The chance for longer-lasting heat waves could force the region’s residents to use more air conditioning, which would increase the risk of blackouts as electricity supplies become depleted.
The report also warned that the region, already suffering an extended drought as evidenced by declines in Colorado River flow and spring snowpack, should be prepared to face large reductions in spring precipitation by the end of the century. With that, combined with temperature increases and rapid population growth, the Southwest can expect increased competition for water.
The rising temperatures will also lead to more wildfires, and the loss of wetlands will cause more flooding along rivers. Also, ski resort areas will have less snow, cutting recreational opportunities.

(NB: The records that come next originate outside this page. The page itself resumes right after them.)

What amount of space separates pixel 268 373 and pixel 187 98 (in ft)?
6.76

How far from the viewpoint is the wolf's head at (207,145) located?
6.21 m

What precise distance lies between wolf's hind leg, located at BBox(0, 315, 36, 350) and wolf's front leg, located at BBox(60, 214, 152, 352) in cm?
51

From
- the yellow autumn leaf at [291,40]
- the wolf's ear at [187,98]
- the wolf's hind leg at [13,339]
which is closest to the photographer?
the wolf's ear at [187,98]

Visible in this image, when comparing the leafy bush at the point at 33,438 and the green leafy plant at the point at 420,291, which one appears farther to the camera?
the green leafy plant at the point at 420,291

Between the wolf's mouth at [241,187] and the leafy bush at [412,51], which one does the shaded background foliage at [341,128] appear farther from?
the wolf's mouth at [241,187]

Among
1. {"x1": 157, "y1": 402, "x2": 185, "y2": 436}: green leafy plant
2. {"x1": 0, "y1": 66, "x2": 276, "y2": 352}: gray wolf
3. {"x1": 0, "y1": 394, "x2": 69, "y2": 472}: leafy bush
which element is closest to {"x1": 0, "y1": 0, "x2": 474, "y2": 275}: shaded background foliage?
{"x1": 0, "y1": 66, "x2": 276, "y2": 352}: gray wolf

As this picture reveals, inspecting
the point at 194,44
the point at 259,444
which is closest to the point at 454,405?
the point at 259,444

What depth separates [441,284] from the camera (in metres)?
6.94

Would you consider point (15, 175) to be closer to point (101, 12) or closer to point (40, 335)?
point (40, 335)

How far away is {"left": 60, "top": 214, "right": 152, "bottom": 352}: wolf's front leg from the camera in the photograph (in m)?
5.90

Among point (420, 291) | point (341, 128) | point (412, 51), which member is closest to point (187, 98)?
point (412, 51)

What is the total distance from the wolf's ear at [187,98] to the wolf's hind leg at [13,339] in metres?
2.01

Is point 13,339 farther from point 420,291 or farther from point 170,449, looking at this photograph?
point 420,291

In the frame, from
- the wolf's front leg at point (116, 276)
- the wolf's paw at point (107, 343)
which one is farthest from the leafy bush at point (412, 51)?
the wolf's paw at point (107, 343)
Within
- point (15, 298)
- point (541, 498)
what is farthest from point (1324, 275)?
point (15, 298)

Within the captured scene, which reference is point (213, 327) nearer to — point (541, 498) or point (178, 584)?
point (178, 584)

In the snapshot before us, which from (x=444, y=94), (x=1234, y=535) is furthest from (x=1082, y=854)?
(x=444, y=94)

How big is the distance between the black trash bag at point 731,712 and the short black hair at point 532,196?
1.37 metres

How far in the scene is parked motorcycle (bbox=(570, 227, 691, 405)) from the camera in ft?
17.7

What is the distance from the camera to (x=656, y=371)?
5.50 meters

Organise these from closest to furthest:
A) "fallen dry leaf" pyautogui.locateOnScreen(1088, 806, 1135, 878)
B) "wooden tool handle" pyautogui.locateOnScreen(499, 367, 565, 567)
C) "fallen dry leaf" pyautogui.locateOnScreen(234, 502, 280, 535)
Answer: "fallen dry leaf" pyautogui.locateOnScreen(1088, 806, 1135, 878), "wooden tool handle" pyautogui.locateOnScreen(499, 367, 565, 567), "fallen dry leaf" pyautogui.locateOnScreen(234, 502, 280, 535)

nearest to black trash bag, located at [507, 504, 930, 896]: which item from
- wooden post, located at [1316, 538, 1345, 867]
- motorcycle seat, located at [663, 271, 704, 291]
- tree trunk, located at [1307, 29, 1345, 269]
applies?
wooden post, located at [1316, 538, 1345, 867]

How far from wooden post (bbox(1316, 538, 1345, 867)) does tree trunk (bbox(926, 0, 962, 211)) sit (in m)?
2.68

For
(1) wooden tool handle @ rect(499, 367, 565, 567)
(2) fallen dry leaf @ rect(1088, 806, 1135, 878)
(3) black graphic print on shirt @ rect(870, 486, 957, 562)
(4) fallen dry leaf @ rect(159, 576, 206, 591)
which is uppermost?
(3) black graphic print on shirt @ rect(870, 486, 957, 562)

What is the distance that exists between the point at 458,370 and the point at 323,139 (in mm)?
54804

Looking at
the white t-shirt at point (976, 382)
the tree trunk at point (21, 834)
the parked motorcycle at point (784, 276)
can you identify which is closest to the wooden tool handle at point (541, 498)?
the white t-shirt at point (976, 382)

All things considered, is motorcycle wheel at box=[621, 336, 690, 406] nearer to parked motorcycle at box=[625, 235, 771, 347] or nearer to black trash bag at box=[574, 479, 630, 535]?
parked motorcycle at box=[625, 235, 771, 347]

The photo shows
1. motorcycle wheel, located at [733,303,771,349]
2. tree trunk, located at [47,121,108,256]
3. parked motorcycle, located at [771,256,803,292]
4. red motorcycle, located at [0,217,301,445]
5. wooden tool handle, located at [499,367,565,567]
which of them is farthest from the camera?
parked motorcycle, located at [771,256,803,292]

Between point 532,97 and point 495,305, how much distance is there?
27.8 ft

While all of this sounds like a doomsday movie script, it is being presented to the public in all seriousness by many of the country’s top scientists.
The Sun mentioned this brutal reality today in a hard-hitting editorial on the need for real action on the climate crisis. The whole world is threatened, but we’re especially at risk here in The American Southwest where I and many others live. We already have little water, but climate change may end up taking away the little water we have left.
So what can we do? We need to change. We need to rethink the way we interact with this planet.
We need to make some hard choices. We need to use less water. We need to use less gasoline. We need to be more wise in using the limited resources we have.
Oh yes, and we need to rethink which natural resources we use to power our society. We need more solar, more wind, and more biomass. We need to rethink our entire energy infrastructure.
We need a national blueprint to solve the climate crisis. Fortunately, UCS already has one. And better yet, Al Gore’s Alliance for Climate Protection has an easy to understand Repower America plan to conserve our national resources, solve our energy problem, and save our planet.
HR 2454 has been introduced in Congress, and honestly it’s a good start. The bill contains incentives to develop clean energy as well as better energy efficiency standards. However, more can be done to improve it. That’s why it’s critical for us to take action now to get our federal government to be a part of the solution. While state and local conservation and renewable energy measures have definitely helped, we desperately need Washington to stop being a part of the problem and start being a part of the solution.
Whether we like it or not, “Doomsday” will fast approach if we do nothing. Are we ready to do something? Are we ready to solve the climate crisis?